| Langkah Kerja |
(1) Salinlah bagian teks tentang keuangan negara, mulai dari "Peraturan peninggalan belanda" dan terus sampai "negara nomor 2860)".
(2) Berdasarkan teks tentang keuangan negara, jelaskan mengapa peraturan peninggalan kolonial Belanda masih dipakai untuk mengatur keuangan negara Indonesia sebelum tahun 2003.

| Bacaan |
-------
Menindaklanjuti aturan konstitusional tersebut, pemerintah melakukan reformasi tata kelola keuangan negara/daerah dengan mengeluarkan tiga paket undang-undang yang salah satunya adalah UU No. 17 tahun 2003 tentang Keuangan Negara (UU Keuangan Negara).
Undang-undang ini dimasksudkan agar memberikan landasan dalam tata kelola keuangan negara, sekaligus untuk memperkokoh landasan pelaksanaan desentralisasi dan otonomi daerah dalam kerangka Negara Kesatuan Republik Indonesia.
Pengaturan Keuangan Negara Indonesia
Dikeluarkannya UU Keuangan Negara merupakan tonggak sejarah bagi pengaturan tata kelola keuangan negara. Sebelum tahun 2003, keuangan neara Indonesia masih menggunakan ketentuan perundang-undangan peninggalan kolonial belanda yang masih berlaku menurut aturan peralihan UUD 1945.
Peraturan peninggalan belanda tersebut antara lain;
- Indsche comptablisteitswet (ICW), staatsblad tahun 1925 Nomor 448 sebagaimana telah bebeerapa kali dirubah, terakhir dengan undang-Undang No. 9 tahun 1968 (lembaran negara republik Indonesia tahun 1968 Nomor 53, tambahan lembaran negara nomor 2860)
-------
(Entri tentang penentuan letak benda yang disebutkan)

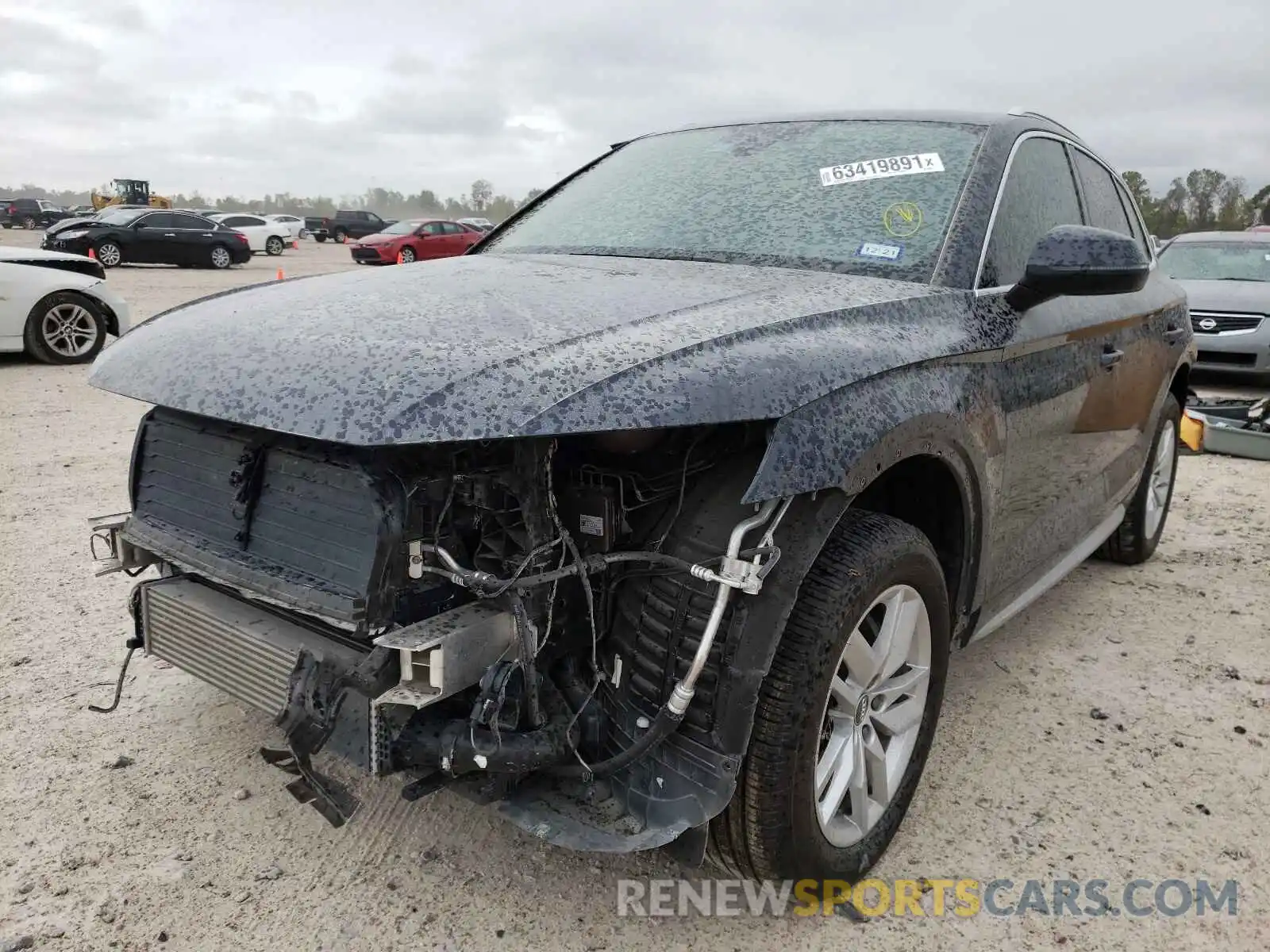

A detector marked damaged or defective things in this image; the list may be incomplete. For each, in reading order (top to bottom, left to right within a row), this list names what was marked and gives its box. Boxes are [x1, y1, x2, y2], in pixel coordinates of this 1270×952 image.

crumpled hood [89, 252, 965, 447]
crumpled hood [1168, 279, 1270, 313]
damaged audi q5 [84, 109, 1194, 876]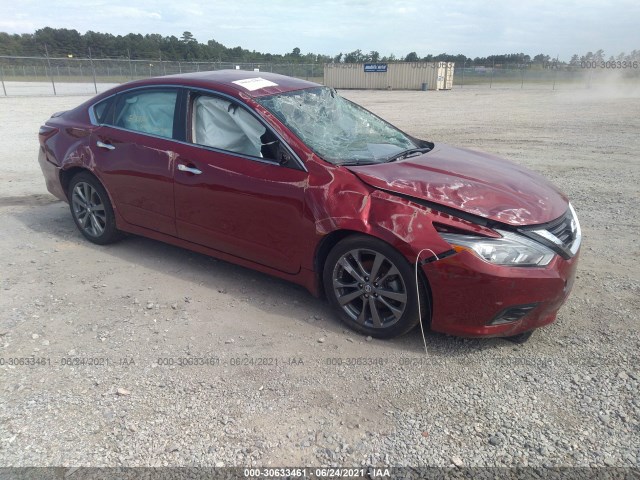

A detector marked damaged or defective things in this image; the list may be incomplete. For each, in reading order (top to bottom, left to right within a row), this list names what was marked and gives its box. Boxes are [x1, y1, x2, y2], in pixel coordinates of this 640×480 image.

damaged red sedan [37, 72, 584, 342]
crushed front hood [348, 143, 568, 226]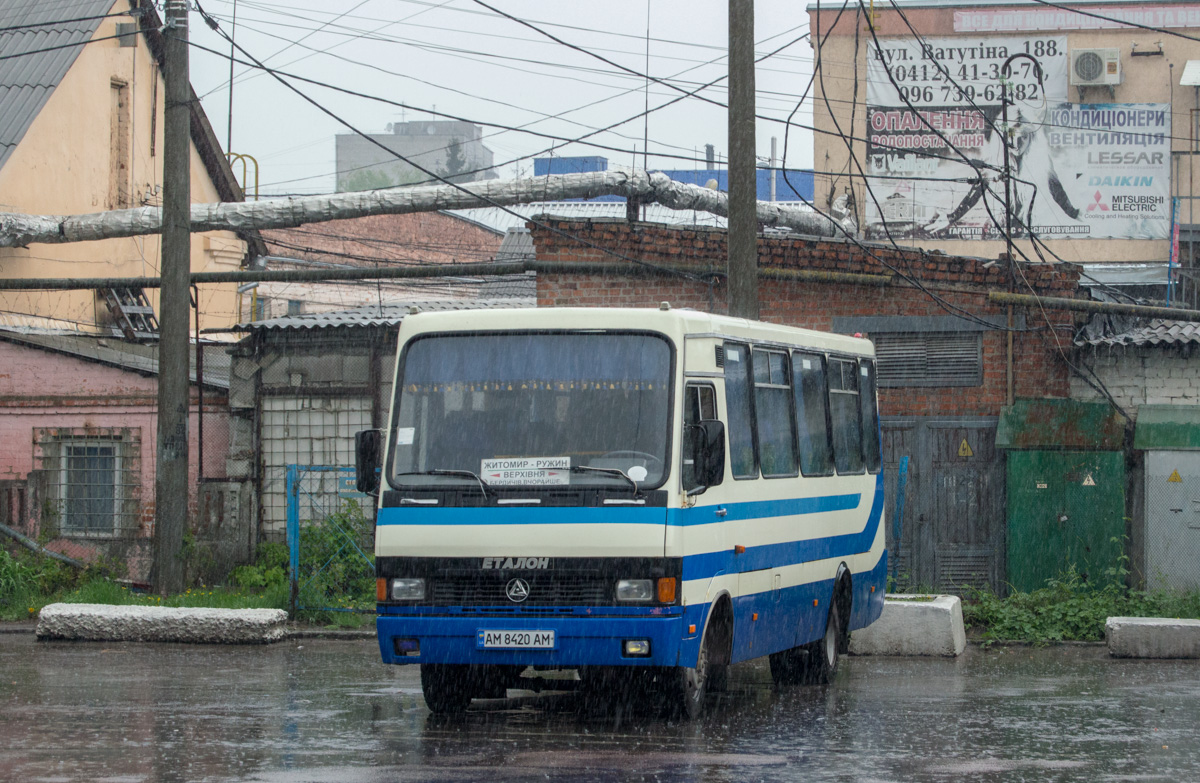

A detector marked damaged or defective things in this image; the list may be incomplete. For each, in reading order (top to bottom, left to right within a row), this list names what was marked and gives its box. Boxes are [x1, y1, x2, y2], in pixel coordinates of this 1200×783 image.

rusty metal door [883, 415, 1003, 593]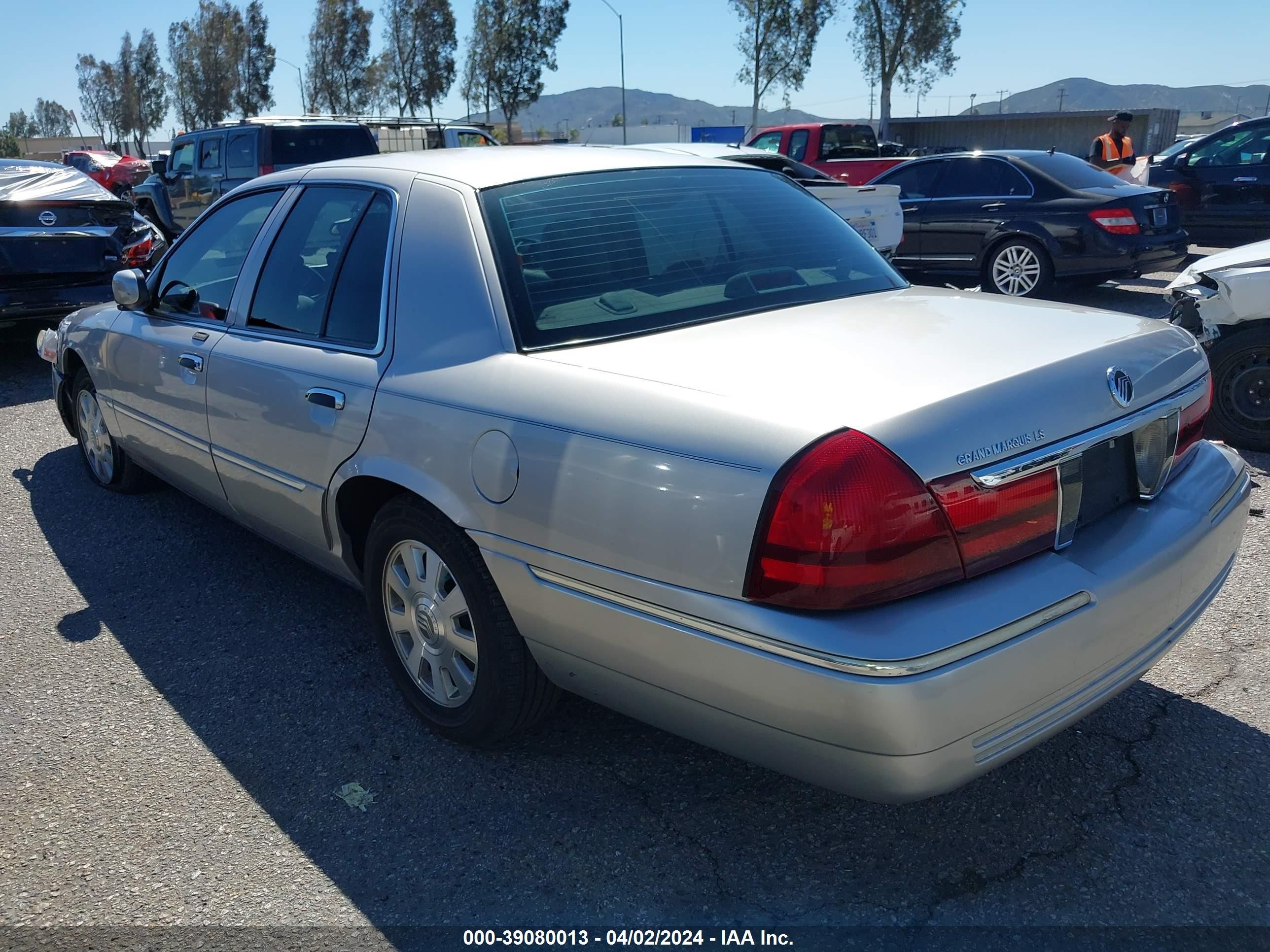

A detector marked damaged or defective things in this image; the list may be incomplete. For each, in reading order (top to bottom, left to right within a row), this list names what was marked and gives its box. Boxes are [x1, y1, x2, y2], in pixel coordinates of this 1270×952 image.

damaged vehicle [1, 161, 167, 331]
damaged vehicle [1167, 240, 1270, 453]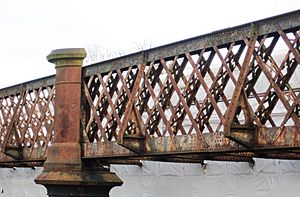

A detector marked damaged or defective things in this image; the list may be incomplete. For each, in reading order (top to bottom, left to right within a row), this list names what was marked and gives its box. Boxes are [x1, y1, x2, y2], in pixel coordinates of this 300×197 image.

rusted metal surface [0, 9, 298, 166]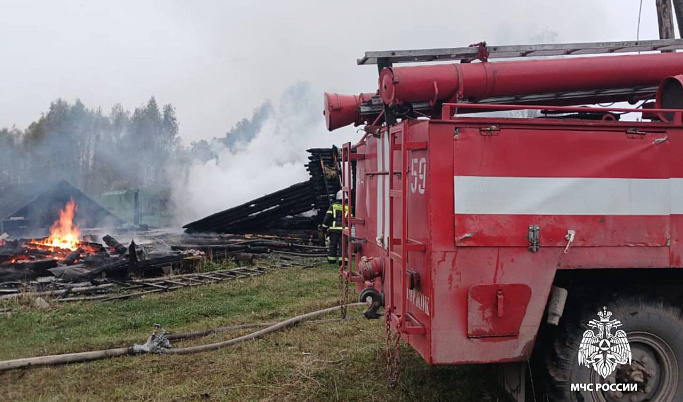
-------
| Jawaban Tiap Tugas |
(1)
Peraturan peninggalan belanda tersebut antara lain;
- Indsche comptablisteitswet (ICW), staatsblad tahun 1925 Nomor 448 sebagaimana telah bebeerapa kali dirubah, terakhir dengan undang-Undang No. 9 tahun 1968 (lembaran negara republik Indonesia tahun 1968 Nomor 53, tambahan lembaran negara nomor 2860)

(2) Peraturan peninggalan kolonial Belanda masih dipakai karena ketentuan tersebut tetap berlaku menurut aturan peralihan UUD 1945. Oleh sebab itu, sebelum UU No. 17 tahun 2003 dikeluarkan, keuangan negara Indonesia masih diatur dengan perundang-undangan warisan kolonial itu.